Alan Dell

Obstacles fail to slow down this Hurricane

Fear has been stalking BreeAnne Campbell, but instead of running away, she has turned around and met her advisory face to face.

She just doesn’t scare easy.

The Manatee High senior will compete in her regional track meet Thursday with a chance to go to states if she finishes in the top four in the shotput or discus.

Less than six months ago, Campbell went through seven hours of open heart surgery for Wolf Parkinson White syndrome, known in layman’s terms as a rapid heartbeat. Shortly afterward, she he had to go through another six hours of surgery to complete what the doctors couldn’t finish.

When the track season is over and Campbell walks through the graduation line, she will again have to go under a surgeon’s knife, hopefully to correct the problem so she can continue her athletic career and lead a normal life.

She could avoid a lot of this and lead a sedentary life, but that wouldn’t be her. She won’t give in.

Through it all, Campbell has never complained or sought sympathy. She wears a red badge of courage on her heart that can be seen by the people familiar with her ordeal.

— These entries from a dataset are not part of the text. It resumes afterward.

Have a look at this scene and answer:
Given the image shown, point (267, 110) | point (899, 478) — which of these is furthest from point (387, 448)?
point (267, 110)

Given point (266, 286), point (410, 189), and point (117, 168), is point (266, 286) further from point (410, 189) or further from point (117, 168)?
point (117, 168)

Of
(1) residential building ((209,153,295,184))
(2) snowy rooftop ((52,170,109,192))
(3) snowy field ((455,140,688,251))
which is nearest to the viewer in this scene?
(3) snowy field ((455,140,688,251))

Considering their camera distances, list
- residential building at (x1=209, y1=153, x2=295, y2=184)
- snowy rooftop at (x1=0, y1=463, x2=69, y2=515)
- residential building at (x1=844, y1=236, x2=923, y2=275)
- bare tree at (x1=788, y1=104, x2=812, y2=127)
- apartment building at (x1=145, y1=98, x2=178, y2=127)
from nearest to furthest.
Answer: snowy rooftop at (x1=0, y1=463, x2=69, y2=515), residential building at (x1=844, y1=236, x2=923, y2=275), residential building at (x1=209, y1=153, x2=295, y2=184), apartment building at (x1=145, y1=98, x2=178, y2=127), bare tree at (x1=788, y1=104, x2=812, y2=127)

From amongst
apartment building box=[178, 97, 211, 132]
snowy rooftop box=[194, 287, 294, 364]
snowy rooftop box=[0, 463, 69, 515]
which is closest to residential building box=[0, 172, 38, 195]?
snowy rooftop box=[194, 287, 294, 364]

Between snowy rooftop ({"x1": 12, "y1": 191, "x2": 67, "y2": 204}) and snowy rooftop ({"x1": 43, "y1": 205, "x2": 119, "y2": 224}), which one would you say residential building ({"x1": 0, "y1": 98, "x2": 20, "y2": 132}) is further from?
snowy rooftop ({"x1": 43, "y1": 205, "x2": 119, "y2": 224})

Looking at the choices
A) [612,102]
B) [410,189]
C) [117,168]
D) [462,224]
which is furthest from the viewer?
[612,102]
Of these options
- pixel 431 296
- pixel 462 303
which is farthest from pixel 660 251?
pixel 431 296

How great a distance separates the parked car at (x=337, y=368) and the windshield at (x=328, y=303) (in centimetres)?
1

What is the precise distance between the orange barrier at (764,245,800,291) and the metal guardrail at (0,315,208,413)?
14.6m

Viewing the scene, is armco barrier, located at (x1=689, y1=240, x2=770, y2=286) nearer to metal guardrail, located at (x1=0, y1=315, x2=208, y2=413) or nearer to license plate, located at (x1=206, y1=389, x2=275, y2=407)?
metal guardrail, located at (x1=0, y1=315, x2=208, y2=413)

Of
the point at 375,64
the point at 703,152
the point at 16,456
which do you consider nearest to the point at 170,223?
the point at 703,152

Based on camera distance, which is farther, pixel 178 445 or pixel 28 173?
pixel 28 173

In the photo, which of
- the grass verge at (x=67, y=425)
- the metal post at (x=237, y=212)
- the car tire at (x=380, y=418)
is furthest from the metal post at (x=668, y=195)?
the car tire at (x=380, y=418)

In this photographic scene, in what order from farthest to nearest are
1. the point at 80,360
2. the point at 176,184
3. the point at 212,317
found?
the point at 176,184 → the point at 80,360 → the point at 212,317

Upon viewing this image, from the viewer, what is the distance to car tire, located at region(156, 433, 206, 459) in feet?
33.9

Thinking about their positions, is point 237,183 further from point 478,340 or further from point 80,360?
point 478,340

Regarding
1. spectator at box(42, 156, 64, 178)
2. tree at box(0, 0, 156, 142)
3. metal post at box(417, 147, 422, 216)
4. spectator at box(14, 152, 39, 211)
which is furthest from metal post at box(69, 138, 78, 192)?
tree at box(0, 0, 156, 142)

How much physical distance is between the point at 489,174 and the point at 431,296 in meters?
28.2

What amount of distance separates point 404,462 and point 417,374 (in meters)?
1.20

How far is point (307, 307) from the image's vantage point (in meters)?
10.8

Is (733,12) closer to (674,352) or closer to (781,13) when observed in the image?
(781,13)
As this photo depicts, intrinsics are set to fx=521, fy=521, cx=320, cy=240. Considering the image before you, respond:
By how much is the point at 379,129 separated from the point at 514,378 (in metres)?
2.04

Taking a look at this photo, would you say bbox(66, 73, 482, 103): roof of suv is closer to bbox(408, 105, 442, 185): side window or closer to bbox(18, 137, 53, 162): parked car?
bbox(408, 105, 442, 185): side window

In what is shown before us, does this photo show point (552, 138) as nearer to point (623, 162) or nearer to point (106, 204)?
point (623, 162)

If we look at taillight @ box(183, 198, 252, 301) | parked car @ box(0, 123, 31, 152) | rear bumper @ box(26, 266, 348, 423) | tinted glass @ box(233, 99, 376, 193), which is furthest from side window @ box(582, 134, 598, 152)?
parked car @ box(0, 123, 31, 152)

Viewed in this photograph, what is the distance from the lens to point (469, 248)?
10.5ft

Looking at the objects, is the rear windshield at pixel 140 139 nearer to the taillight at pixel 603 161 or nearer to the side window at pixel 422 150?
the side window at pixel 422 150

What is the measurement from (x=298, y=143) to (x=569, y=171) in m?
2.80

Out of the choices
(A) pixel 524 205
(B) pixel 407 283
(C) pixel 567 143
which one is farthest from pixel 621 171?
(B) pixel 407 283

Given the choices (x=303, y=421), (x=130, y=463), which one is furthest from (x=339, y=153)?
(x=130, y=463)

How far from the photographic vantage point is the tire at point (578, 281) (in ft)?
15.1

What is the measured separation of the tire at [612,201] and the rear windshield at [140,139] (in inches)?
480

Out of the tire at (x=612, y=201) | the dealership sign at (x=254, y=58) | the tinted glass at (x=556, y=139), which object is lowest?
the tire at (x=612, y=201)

Fear has been in her shadow, but the 17-year-old won’t let it disrupt her life. Her biggest worry is she won’t be able to continue her athletic career.

“You’ve got to keep moving forward and not let anything stop you,” Campbell said. “You can’t give into fear. My family gives me a lot of love and support, and they are a big reason I am the way I am.”

Her parents, Lisa and Shawn Campbell, the former Manatee High boys basketball coach, have provided inspiration to their daughter, but she has also taught them valuable lessons.

“I learned that nothing can hold you down. It’s all a matter of attitude. It’s in your mind whether you can do something or not,” Lisa said. “BreeAnne is a fighter and overcomes. After her surgeries, she missed a lot of school but still managed to get a 4.0 grade-point average and get herself back in shape to throw the shot and discus.”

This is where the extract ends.